抜粋本文:
====================
冷凍サイクル装置200は、熱源機である室外ユニット100と、利用側機である室内ユニット101とを有している。室外ユニット100と室内ユニット101とは冷媒配管P4及び冷媒配管P5を介して接続されている。
図4Aは、図1~図3に示す室外熱交換器3の有するフィン25Aの説明図である。図4Bは、図1~図3に示す室外熱交換器3の有する伝熱管25Bの説明図である。なお、図4Aでは室外熱交換器3が有する複数のフィン25Aのうちの一つを図示し、図4Bでは室外熱交換器3の有する伝熱管25Bのうちの一つを図示している。複数の伝熱管25B同士は、たとえばU字管などで溶接される。図4A及び図4Bを参照して室外熱交換器3の構成などについて説明する。
一方、室外熱交換器3は、伝熱管25Bの熱容量と複数のフィン25Aの熱容量とを合わせた総熱容量に対する、複数のフィン25Aの熱容量が50%以下となるように構成されている。伝熱管25Bをアルミニウムとしたため、上記数値以下となるように、配管の肉厚化を施している。これについて、詳しく次で説明する。
一方、複数のフィン25Aの熱容量が50%以下の場合においては、急激に室内ユニット101の室内熱交換器5の温度が低くなることがわかる。つまり、50%の数値、或いはその付近の数値が変曲点になっている。
図6は、ホットガス除霜運転モード、リバース除霜運転モード、及び、これらを連続的に実施する混合除霜運転モードのいずれを実施するか示した外気温度条件の説明図である。図7は、ホットガス除霜運転モード時における冷媒の流れについて示した図である。図8は、リバース除霜運転モード時における冷媒の流れについて示した図である。図6~図8を参照してホットガス除霜運転モード、リバース除霜運転モード、及び、混合除霜運転モードなどについて説明する。
====================
取り組む課題:
A) 下のレコードについて、「From the shot's」を含む行から始めて「Answer: above」を含む行までを、両端の行も含めてもう一度そのまま書き写してください。
B) 冷凍サイクル装置を説明した本文の続きを、最後の文の後から書き進めてください。
以下のレコードは、上の本文とは関係がありません。

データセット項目
====================
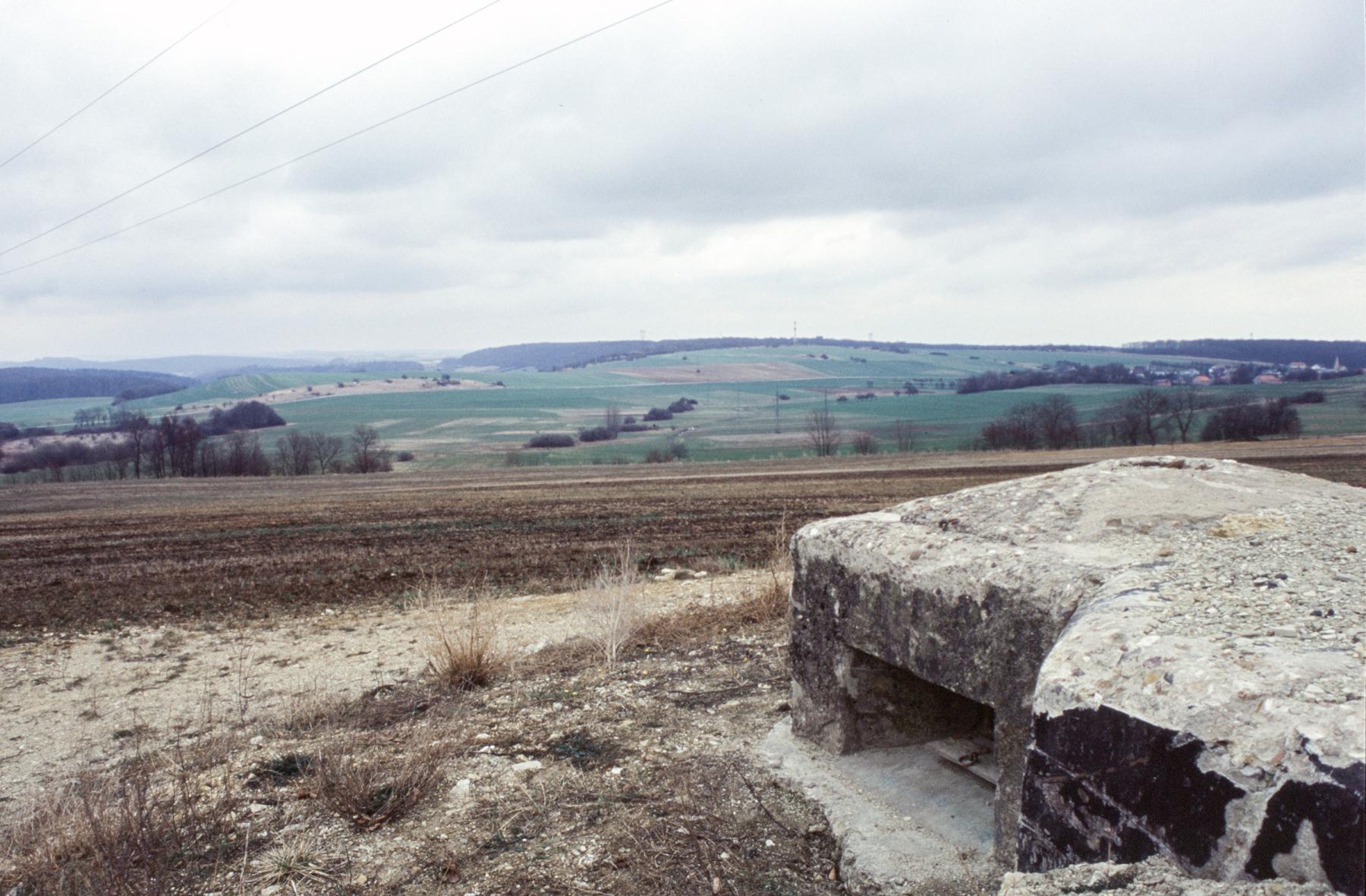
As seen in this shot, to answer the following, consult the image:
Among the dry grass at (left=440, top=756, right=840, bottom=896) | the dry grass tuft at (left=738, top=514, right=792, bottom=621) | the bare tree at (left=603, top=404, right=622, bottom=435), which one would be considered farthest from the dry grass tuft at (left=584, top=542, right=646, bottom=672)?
the bare tree at (left=603, top=404, right=622, bottom=435)

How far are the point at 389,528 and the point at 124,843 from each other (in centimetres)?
1778

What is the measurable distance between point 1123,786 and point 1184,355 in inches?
5600

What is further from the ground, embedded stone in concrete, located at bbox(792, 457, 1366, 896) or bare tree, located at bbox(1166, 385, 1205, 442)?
embedded stone in concrete, located at bbox(792, 457, 1366, 896)

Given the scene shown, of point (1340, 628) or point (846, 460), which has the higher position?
point (1340, 628)

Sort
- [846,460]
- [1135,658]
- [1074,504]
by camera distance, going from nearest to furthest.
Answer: [1135,658] < [1074,504] < [846,460]

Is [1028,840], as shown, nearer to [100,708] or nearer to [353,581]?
[100,708]

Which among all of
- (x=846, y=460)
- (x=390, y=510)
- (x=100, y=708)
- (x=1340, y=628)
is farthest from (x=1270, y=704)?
(x=846, y=460)

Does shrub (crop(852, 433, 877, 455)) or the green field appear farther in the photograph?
the green field

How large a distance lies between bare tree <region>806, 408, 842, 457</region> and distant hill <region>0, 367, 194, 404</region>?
4320 inches

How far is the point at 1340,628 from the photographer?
7.64ft

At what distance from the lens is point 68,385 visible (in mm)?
152500

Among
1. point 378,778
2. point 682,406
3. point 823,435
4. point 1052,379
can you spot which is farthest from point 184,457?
point 1052,379

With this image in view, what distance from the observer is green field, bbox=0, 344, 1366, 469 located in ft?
214

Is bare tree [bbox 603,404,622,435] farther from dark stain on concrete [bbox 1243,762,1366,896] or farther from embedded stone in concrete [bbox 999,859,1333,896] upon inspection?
dark stain on concrete [bbox 1243,762,1366,896]
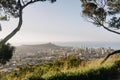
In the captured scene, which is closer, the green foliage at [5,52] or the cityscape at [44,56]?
the green foliage at [5,52]


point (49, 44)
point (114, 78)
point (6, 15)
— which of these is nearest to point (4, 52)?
point (6, 15)

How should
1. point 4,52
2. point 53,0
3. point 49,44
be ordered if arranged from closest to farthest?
point 53,0 → point 4,52 → point 49,44

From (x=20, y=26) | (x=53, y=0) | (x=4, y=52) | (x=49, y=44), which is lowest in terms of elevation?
(x=49, y=44)

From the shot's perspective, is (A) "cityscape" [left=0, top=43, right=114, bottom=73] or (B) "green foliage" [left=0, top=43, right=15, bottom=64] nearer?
(B) "green foliage" [left=0, top=43, right=15, bottom=64]

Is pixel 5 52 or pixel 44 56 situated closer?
pixel 5 52

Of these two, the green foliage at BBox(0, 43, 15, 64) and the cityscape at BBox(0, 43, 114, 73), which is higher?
the green foliage at BBox(0, 43, 15, 64)

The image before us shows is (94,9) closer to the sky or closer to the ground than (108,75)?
closer to the sky

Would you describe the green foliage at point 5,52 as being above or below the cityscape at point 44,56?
Answer: above

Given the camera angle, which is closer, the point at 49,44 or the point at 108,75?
the point at 108,75

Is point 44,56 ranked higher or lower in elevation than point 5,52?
lower

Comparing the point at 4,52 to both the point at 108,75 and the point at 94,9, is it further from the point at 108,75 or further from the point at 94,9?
the point at 108,75

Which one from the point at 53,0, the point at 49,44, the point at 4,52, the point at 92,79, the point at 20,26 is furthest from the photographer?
the point at 49,44
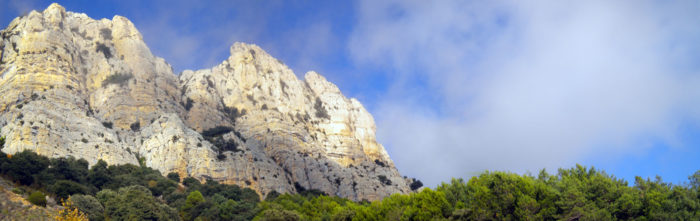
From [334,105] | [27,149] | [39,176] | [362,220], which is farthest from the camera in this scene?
[334,105]

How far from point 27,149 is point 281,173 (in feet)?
128

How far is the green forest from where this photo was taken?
128 ft

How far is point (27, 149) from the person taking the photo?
205ft

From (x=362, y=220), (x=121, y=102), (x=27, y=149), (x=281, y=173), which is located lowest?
(x=362, y=220)

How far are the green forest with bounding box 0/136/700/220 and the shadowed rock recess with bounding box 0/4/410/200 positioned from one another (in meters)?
9.15

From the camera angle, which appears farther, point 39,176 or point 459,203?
point 39,176

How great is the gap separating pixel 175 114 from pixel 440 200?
62.2 metres

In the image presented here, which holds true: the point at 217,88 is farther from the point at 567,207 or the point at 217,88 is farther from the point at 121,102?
the point at 567,207

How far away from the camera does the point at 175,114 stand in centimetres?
9100

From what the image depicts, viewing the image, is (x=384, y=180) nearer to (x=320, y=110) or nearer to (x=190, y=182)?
(x=320, y=110)

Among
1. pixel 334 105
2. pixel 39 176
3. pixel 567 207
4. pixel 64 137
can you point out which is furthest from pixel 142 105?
Answer: pixel 567 207

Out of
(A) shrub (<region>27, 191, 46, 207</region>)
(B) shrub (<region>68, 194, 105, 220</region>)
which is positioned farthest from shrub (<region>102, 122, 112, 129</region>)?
(A) shrub (<region>27, 191, 46, 207</region>)

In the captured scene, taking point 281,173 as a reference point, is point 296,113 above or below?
above

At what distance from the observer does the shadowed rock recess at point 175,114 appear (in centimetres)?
7531
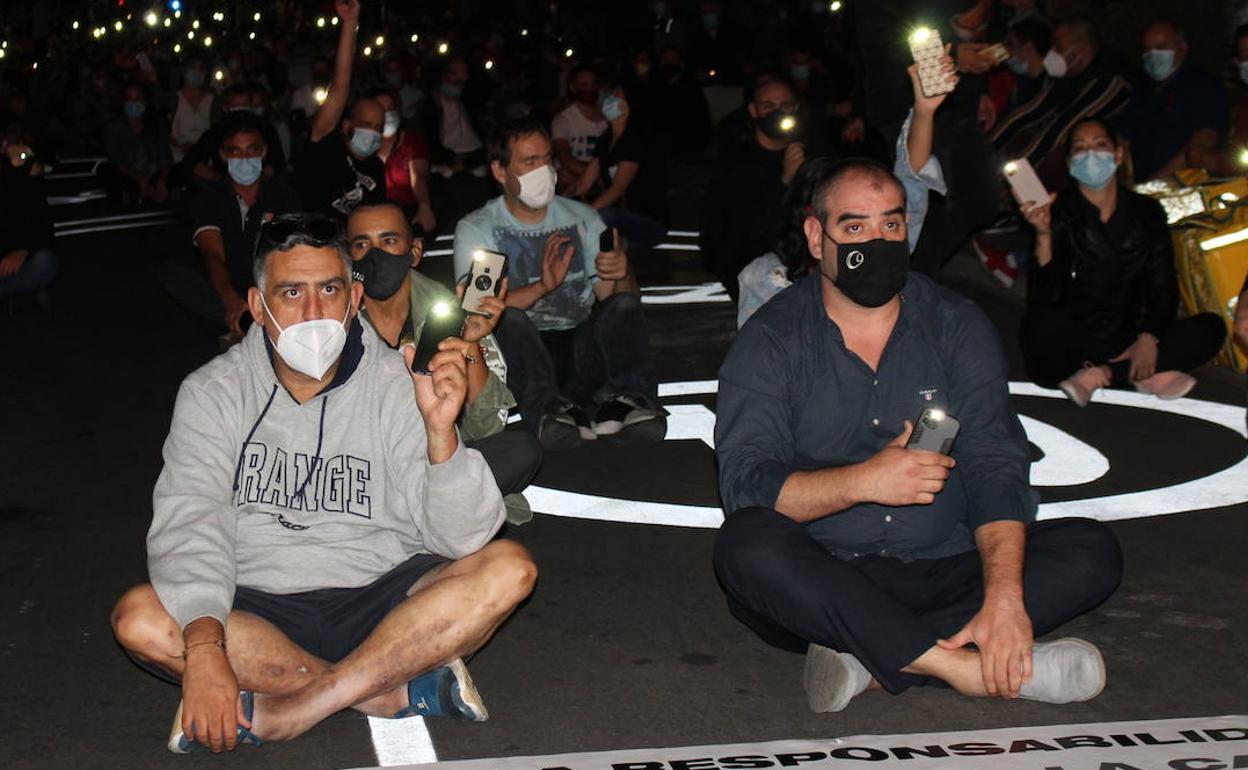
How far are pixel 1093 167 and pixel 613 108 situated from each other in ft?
====================
解答一覧:
A)
From the shot's perspective, is (A) "cityscape" [left=0, top=43, right=114, bottom=73] or (B) "green foliage" [left=0, top=43, right=15, bottom=64] nearer?
(B) "green foliage" [left=0, top=43, right=15, bottom=64]

Is pixel 5 52 or pixel 44 56 situated closer?
pixel 5 52

Of these two, the green foliage at BBox(0, 43, 15, 64) and the cityscape at BBox(0, 43, 114, 73), which is higher?
the green foliage at BBox(0, 43, 15, 64)

The image before us shows is (94,9) closer to the sky or closer to the ground than (108,75)?
closer to the sky

Would you describe the green foliage at point 5,52 as being above or below the cityscape at point 44,56?
Answer: above

B)
ホットガス除霜運転モードでは、室内ユニット101を採熱源としない。つまり、ホットガス除霜運転モードでは、圧縮機1から吐出されるホットガス冷媒を室内熱交換器5をバイパスして室外熱交換器3に供給するホットガス除霜運転を実施する運転モードである。具体的には、制御装置70は、絞り装置4の閉じ、開閉装置10については開く。また、制御装置70は、流路切替装置2が冷房側になるように流路を切り替える。これにより、圧縮機1から吐出された冷媒は、冷媒配管P1、バイパス配管PB、冷媒配管P3、室外熱交換器3、冷媒配管P2、流路切替装置2及び冷媒配管P6を流れた後に、圧縮機1の吸入側に戻る(図7参照)。
リバース除霜運転モードでは、室内ユニット101を採熱源とし、冷媒の潜熱を利用することができ、ホットガス除霜運転よりも除霜能力が高い。このため、短時間で室外熱交換器3の除霜を完了することができる。リバース除霜運転モードでは、暖房運転時とは冷媒の流れを逆にするリバース除霜運転を実施する運転モードである。具体的には、制御装置70は、絞り装置4の開き、開閉装置10については閉じる。また、制御装置70は、流路切替装置2が冷房側になるように流路を切り替える。これにより、圧縮機1から吐出された冷媒は、冷媒配管P1、流路切替装置2、冷媒配管P2、室外熱交換器3、冷媒配管P3、絞り装置4、冷媒配管P4、室内熱交換器5、冷媒配管P5、流路切替装置2及び冷媒配管P6を流れて圧縮機1の吸入側に戻る(図8参照)。
リバース除霜運転モード時は、室外ファン3Aを運転すると、冷媒回路C中に冷媒の偏り(冷媒分布)が生じてしまうから、これを回避するために停止させる。つまり、室外ユニット100側が冷媒が過多になってしまい、リバース除霜運転モードの効率が低下してしまうため、室外ファン3Aを停止させる。また、リバース除霜運転モード時は、外気温度が低い条件下で実施することを想定した運転であり、温度の低い空気を当てても、霜を効果的に溶かすことができず、また、消費電力も増えてしまうからである。
冷凍サイクル装置200は、伝熱管25Bをアルミニウムで構成し、室外熱交換器3の総熱容量が増大している場合においても、暖房運転の立ち上がること及び除霜に時間がかかりすぎることの両方を抑制することができるように、混合除霜運転モードを備えている。制御装置70は、外気温度が第1の温度より高く、第1の温度よりも高い第2の温度以下である場合に混合除霜運転モードを実施する。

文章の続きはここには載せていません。